Song lyrics: Amazing grace shall always be my song of praise; For it was grace that bought my liberty; I cannot know just how He came to love me so; He looked beyond my faults and saw my needs. I shall forever lift mine eyes to Calvary; To view the Cross where Jesus died for me; How marvelous the grace that caught my falling soul; He looked beyond my faults and saw my needs.
Now, I am sure that if I got those lyrics wrong someone will correct me! hahaha. That's ok. I can take it. Tomorrow will be the 44th anniversary of my birth - also known as a birthday. Wow. 44! I don't feel 44, and if you say I look that old, you ain't really my friend. (fake stamp of the foot on the ground.)
Birthdays always make me stop, look around and reflect...mainly on the goodness of the Lord. When you calculate it out, I have been alive for more than 16,000 days! Another WOW. It makes me think and wonder: how many of those days have I totally wasted? How many of those will be remembered forever? How many of those days were spent being mean to someone who truly needed kindness - or being kind to someone just because? Looking back, how many people did I love truly - and did I tell them somewhere along the way? How many flowers did I not stop to smell - or give - or receive graciously? I think the answers are more positive than negative. I mean, there is a reason I claim the moniker "God's Favorite Child." (smile)

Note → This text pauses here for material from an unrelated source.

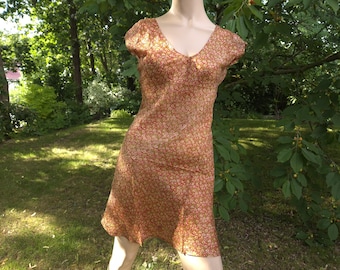 May include: A short-sleeved dress featuring a V-neckline and a repeating floral pattern in shades of rust orange, gold, and cream. The garment has a fitted bodice that transitions into a slightly flared skirt, ending above the knee in length.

Already the cards and gifts have started coming in. Shout out to my dad (and stepmother) for the beautiful musical water globe that encases a cross with the Serenity Prayer engraved on it and plays the "other version" of Amazing Grace. (Lyrics: Amazing Grace, how sweet the sound; That saved a wretch like me; I once was lost, but now I'm found; Was blind but now I see). [I know a LOT of song lyrics!] Shout out to my mom who bought me the lovely gown I was wearing in the picture posted with the last note "Transformation" - I got LOTS of compliments on it - in person and online. That was "grace" - and amazing.
But, birthdays have never been about the gifts for me. To put it bluntly, I have enough "stuff." I have enough bath stuff and candles and books and stationary and music and movies and ... well, you get the picture. Last year, I sent out the email blast to my friends saying, "don't spend your money on a gift - let's spend some time together and make a memory instead" - and that's what some of them did and what a great year I've just had as a result. That's "grace" in another form as well, and just as (if not more) appreciated than something that is used quickly and/or soon forgotten. It is always nice to be remembered on November 14th, don't get me wrong - but it's truly not about the gifts.
Grace = unmerited favor. I am so glad that God has blessed me with it for the last 16,000+ days. I am glad that He loves me...in spite of myself. And I look forward to the next 365 days He has planned for me. Full of His love, GRACE and mercy.